Some more business opinion surveys

As I've posted before, I'm very keen on the information that can be gleaned from business and consumer opinion surveys: they start with some simple questions but generate sophisticated information about what's happening in an economy.

In most countries, including here and in Australia, they're generated by the private sector, but some governments have also embraced them, notably France, where the statistics office INSEE has a suite of long-running ones.

Here are some recent examples. Below is the latest (May) survey of business opinion in the services sector in France (just by way of illustration - you'd get the same sorts of results from INSEE's other sectoral surveys).
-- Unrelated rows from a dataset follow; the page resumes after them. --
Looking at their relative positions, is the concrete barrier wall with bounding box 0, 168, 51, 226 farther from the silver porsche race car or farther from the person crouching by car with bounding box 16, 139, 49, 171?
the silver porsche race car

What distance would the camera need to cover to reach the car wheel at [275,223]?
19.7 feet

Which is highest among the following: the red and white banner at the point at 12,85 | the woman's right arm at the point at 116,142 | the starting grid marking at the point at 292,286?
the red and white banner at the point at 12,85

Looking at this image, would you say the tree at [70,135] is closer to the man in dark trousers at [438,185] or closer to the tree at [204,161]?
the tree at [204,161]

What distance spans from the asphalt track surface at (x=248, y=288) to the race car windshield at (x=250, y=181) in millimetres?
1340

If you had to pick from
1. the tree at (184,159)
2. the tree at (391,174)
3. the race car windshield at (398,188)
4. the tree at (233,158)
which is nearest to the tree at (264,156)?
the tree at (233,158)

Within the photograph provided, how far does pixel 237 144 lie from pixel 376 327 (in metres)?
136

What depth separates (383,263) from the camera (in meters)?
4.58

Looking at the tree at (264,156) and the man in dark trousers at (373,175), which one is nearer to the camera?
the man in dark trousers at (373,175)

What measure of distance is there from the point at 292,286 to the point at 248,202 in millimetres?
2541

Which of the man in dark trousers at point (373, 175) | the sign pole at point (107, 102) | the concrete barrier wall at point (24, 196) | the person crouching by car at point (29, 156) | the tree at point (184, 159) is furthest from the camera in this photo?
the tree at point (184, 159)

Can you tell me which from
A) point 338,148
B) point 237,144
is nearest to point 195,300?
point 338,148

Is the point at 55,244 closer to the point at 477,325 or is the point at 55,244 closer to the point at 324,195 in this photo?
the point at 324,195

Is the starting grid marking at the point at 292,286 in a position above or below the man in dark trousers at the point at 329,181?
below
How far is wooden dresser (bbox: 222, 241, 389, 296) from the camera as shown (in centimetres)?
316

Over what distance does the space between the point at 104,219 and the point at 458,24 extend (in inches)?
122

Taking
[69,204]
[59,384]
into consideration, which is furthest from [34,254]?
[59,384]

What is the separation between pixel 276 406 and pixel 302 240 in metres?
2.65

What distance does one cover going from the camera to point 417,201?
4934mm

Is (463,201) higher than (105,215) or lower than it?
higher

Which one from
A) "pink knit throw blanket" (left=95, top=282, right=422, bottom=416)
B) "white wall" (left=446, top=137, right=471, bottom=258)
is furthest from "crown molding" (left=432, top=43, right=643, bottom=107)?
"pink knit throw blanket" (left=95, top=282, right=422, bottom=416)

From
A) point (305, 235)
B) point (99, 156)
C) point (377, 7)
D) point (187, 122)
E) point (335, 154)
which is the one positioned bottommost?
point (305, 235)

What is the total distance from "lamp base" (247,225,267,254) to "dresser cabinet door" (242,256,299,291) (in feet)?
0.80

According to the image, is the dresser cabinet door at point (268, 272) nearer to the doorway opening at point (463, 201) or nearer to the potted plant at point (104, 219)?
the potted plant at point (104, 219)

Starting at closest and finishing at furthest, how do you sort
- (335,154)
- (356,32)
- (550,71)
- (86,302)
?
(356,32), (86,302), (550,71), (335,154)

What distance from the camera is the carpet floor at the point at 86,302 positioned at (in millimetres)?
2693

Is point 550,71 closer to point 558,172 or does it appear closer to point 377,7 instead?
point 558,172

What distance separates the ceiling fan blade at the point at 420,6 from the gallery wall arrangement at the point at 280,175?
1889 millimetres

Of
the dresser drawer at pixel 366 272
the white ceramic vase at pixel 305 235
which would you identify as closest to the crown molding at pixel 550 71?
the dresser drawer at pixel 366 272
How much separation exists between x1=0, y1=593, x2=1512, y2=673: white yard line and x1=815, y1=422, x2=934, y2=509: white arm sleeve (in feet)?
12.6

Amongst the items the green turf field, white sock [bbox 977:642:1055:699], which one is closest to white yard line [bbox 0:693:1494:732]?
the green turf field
This is interesting in itself as a snapshot of the current state of the economy - you can see the weak state of things in France, which will come as no surprise - but it also shows something more permanent. In France, as in other countries, businesspeople tend to be generally more optimistic about their own businesses than they are about the economy as a whole (the 'general outlook' line tends to be well below the two lines about what's happening to the respondents' own and expected activity).
Here are the longer-term numbers.


On average (over the past 25 years) French businesses tend on balance to be mildly negative (-7) on the general outlook and on the 'business situation' (-1) but mildly optimistic about their own past (+3) and expected (+3) activity, as well as on their own employment and investment intentions. You could well read into this that French businesses have little time for the idiots at the wheel in Paris, but are carrying on regardless as best they can.

If you think businesses' scepticism about the French economic environment is high, wait till you see what the person in the street thinks. Here's the data from INSEE's May consumer confidence survey.


On average, over the past 25 years, French households have rated the 'general economic situation' as dire, with a net balance of -43 (equivalent to 28.5% of respondents rating it good, and 71.5% rating it bad). And they're currently reporting it as substantially worse again, with a net balance of -79 (equivalent to 89.5% downbeat, and 10.5% upbeat). Interestingly, you can see one of their responses - they're planning to save more than usual (+30 now compared to the long-term average of +18), partly because they are overwhelmingly convinced (+81) that unemployment is going to get even worse than its current 10.6%.

If you haven't fossicked around in these opinion surveys, give them more of a go. They're invaluable for getting a sharp insight into the state of economic activity.